But get ready for an extreme version of the adage, “no matter how good you are, there’s someone better.” Amazon wasn’t the top gainer in the broad S&P 1500 during the time Bezos ran Amazon.com as a public company. That title goes to consumer staples company Monster Beverage (MNST). Shares of the energy drink maker are up 332,234% during the time Amazon.com was public, says an Investor’s Business Daily analysis of data from S&P Global Market Intelligence and MarketSmith.

Put it this way. Had you invested $10,000 in Monster instead of Amazon on the day of its IPO, you’d have $33.2 million now. That’s roughly $15.5 million, or 87%, more than buying Amazon stock on the day it went public.

But that’s not to belittle the amazing run of Amazon.com with Bezos at the helm. Should you sell your Amazon.com stock now that Bezos is stepping down as CEO?

Top S&P 1500 Percentage Gains Since Amazon’s IPO

From first-day close on May 15, 1997

Company Ticker % ch. Sector What $10,000 invested is worth now
Monster Beverage (MNST) 332,233.6% Consumer Staples $33,233,358
Amazon.com (AMZN) 179,184.4% Consumer Discretionary $17,928,439
Apple (AAPL) 88,214.0% Information Technology $8,831,398
NVR (NVR) 35,790.4% Consumer Discretionary $3,589,039
Tyler Technologies (TYL) 24,669.6% Information Technology $2,476,960
 Sources: IBD, S&P Global Market Intelligence

S&P 500 Leader Amazon’s Numbers Under Bezos

Building a company from nothing into what’s likely to be the third $2 trillion company is no small feat.

Amazon.com closed out its first day of trading at a market value that at the time seemed outrageous: $560.7 million. It was an eye-popping valuation for the company that lost more than $1.19 a share in 1999. Some decried Amazon.com’s stock as “too expensive.” And Amazon.com remains a classic example of why growth investors shouldn’t pay too much attention to a stock’s P/E ratio.

Fast forward to now. Amazon’s value jumped by $1.76 trillion. And it’s on pace to earn profit of $28.5 billion, or $55.09 a share, in fiscal 2021. Meanwhile, revenue is on pace to hit $489.6 billion in 2021. That’s up more than 17,000% from 2000.

◆ **DATA SUPPLIED**:
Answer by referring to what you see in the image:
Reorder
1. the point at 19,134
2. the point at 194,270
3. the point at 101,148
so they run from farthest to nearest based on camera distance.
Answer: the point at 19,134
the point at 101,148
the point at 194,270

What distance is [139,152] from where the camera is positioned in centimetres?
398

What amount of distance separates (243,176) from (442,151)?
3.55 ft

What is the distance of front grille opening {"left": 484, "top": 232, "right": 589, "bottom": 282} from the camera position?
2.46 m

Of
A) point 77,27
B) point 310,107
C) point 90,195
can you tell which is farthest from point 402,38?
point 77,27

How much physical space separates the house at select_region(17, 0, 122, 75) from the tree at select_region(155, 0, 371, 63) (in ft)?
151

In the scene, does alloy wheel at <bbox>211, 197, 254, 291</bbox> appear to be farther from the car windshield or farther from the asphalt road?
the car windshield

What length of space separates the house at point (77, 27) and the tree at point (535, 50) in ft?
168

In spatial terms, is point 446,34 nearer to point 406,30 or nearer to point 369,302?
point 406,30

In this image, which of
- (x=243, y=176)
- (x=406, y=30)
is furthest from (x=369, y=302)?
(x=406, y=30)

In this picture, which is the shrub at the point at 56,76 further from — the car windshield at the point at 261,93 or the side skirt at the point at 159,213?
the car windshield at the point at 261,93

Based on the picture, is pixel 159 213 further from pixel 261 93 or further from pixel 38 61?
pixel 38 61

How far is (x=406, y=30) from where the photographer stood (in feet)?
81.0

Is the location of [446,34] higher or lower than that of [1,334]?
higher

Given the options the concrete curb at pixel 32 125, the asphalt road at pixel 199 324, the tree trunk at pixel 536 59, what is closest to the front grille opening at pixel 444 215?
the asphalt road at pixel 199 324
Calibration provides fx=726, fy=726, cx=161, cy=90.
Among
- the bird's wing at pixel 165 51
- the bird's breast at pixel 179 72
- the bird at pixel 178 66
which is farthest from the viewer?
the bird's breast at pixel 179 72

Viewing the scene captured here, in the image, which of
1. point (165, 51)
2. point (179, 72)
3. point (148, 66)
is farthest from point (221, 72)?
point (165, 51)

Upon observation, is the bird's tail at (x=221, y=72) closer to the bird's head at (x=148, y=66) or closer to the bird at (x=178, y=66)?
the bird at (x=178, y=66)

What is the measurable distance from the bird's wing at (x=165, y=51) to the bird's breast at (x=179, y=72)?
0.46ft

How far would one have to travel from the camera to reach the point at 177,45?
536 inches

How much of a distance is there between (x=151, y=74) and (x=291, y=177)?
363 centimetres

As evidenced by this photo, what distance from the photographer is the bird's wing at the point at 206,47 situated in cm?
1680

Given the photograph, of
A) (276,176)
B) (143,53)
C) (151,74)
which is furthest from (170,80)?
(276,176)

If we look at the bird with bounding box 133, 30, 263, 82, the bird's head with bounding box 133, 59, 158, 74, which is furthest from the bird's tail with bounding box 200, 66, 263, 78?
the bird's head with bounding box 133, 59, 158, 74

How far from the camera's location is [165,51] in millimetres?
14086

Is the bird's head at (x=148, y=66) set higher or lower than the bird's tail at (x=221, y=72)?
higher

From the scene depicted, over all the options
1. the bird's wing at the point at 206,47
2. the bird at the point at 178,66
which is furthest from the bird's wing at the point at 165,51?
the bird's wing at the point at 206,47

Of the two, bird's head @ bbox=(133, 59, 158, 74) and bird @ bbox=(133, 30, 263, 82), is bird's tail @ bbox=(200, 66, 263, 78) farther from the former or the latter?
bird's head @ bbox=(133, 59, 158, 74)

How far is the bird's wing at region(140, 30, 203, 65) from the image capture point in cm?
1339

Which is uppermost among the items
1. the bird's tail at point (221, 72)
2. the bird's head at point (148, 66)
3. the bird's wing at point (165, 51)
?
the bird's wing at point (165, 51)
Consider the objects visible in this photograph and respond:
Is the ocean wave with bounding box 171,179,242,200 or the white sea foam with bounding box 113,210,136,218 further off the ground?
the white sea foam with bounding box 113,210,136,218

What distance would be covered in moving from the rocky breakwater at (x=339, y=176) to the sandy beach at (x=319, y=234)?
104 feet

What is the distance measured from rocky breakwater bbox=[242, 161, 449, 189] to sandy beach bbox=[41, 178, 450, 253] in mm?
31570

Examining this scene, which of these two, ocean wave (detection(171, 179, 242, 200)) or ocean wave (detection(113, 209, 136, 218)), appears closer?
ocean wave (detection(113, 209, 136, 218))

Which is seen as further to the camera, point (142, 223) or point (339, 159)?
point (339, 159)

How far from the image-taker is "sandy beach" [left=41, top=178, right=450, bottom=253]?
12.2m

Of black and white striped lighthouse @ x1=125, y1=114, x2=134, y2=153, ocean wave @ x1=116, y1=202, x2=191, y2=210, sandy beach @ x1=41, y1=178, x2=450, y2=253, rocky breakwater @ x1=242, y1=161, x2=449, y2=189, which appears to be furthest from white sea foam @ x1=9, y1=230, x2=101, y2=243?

◆ **TO-DO LIST**:
1. Copy out the rows starting at the line that contains "How far from the image-taker" and ending with the last line of the rows.
2. Keep writing the article about Amazon's stock gains under Bezos, starting right after its last sentence.

◆ **SOLVED PROBLEMS**:
1.
How far from the image-taker is "sandy beach" [left=41, top=178, right=450, bottom=253]?
12.2m

Of black and white striped lighthouse @ x1=125, y1=114, x2=134, y2=153, ocean wave @ x1=116, y1=202, x2=191, y2=210, sandy beach @ x1=41, y1=178, x2=450, y2=253, rocky breakwater @ x1=242, y1=161, x2=449, y2=189, which appears to be furthest from white sea foam @ x1=9, y1=230, x2=101, y2=243?

2.
And yet, again, Amazon.com doesn’t comes in No. 1. The company to mint the most market value during Amazon.com’s time as a public company is Apple (AAPL). The information technology giant’s market value surged $2.3 trillion during the time Amazon was public. Amazon isn’t No. 2, either. That goes to IBD Long-Term Leader Microsoft (MSFT), which added $1.95 trillion in market value amid Amazon’s run.

It May Not Be No. 1, But Don’t Underestimate Amazon.com

Amazon’s gains in the S&P 500 may not be No. 1. But its role in the market and ETFs is massive.

Just in the SPDR S&P 500 ETF Trust (SPY) alone, Amazon.com holds a 4% weight. That’s behind Apple at 5.9% and Microsoft at 5.6%, but still roughly double the weight of No. 4, Facebook (FB).

And Amazon.com holds an even larger weight in more specialized ETFs. It’s nearly a quarter of the holdings in the ProShares Online Retail ETF (ONLN) and more than 23% of the Consumer Discretionary Select Sector SPDR (XLY).

Bezos, too, isn’t complaining. Even after his divorce, Bezos is still the No. 1 holder of Amazon.com shares. He owns 51.2 million shares, or 10.2%, of the company. That position is valued at $176.2 billion. And that’s why Bezos is No. 1 in at least one way: his net worth of $199 billion makes him the richest person in the world, says Bloomberg.

Not bad for a “runner up.”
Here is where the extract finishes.